My knowledge was in a state of flux, my heart was heavy with the nagging that comes with weak conviction, my soul weighed down by its own imagination. Early 20s? Those were hard.
I think everybody has growing pains.
The kind that feel like they will go on forever. The kind that make you wonder what the point of life is anyway.
Maybe my situation was exaggerated – maybe I dealt with some demons in a more extreme way than most because of how things happened (teen marriage, military orders, complete isolation within a year – my transition from kid to adult was neither smooth nor gradual). Maybe my analytical nature brought me to the scary places. Does God love me? Does He love anyone? Is He real? Am I normal? Am I sick? Is there something fundamentally wrong with me? Does everyone think these things? Can I die of anxiety? I think I’m dying.
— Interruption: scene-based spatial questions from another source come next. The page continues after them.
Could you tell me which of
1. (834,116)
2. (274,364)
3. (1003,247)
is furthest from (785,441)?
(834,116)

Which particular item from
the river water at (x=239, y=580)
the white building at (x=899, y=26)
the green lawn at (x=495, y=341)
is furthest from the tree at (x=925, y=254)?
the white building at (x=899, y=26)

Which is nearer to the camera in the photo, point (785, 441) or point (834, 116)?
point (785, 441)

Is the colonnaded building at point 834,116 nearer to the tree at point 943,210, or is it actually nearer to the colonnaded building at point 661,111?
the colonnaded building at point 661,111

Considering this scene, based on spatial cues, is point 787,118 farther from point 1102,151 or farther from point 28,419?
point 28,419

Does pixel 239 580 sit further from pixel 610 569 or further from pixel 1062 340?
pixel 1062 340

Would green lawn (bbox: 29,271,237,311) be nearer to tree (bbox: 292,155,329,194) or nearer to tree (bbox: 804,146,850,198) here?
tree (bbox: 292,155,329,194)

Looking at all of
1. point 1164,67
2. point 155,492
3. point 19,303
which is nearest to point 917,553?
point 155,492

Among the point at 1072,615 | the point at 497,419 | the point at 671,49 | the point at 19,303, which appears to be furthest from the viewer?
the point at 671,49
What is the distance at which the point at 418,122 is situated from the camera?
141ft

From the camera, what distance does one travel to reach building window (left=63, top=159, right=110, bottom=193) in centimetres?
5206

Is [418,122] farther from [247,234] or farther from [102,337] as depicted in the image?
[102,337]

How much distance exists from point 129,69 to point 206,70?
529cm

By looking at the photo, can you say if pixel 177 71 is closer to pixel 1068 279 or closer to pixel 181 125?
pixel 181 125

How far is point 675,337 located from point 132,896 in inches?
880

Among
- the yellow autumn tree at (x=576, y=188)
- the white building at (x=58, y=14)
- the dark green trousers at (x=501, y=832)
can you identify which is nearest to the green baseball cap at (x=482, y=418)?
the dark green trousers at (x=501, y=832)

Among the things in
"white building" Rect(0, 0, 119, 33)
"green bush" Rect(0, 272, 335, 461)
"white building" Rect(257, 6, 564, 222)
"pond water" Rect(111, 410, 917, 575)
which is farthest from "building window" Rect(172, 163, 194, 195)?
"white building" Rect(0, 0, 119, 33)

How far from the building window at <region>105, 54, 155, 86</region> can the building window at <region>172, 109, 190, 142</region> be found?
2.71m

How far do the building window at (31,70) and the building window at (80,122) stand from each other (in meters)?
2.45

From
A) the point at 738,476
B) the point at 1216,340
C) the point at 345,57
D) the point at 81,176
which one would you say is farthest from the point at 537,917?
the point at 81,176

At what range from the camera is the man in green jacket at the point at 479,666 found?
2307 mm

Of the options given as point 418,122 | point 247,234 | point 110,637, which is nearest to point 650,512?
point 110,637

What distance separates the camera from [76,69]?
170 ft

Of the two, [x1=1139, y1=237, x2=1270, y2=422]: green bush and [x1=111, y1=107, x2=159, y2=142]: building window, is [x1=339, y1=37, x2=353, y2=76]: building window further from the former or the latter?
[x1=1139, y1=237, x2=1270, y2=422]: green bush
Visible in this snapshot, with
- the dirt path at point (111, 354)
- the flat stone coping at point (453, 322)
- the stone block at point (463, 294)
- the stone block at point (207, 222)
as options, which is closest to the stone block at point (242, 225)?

Maybe that is not everyone’s experience, but it was mine and I know I’m not alone. And I know that there are many labels for many things, but you don’t need a diagnosis to know you’re suffering.
So to Past Krysann (and present you if you find yourself relating): It does get better.
The world is very big. It is very big and it is very loud and it seems so very dark. And you will have to find a straight line sometimes. And you will have to use your wings before they are ready sometimes. And you will have to flex muscles you didn’t know you had sometimes. And there will be pain, there will be discomfort, there will be fears realized.
But fears realized are a lot less scary than fears imagined.
Because there will also be light like lavender – less than subtle, sensed before seen. There will also be a sneaking feeling that gives birth to glorious, marvelous, breathtaking life. There will be a kindred soul that reaches out and finds you – you’ll find each other – and the dark will seem less black. There will be flashes and glimpses and flickers of hope that will catch your side eye while you wander. Then you’ll chase them – you’ll run into things, you’ll stumble, you’ll think you’ve lost it altogether and you’ll realize you are holding the Hope like a firefly. You’ll open your hands and it will ignite your world.
Because Hope is best when it’s discovered, not taught.
So hang on. Keep wandering. When the dark closes in and your chest feels tight, your palms get sweaty, remember this: Light is on its way. And it’s coming to find you so that you can find it.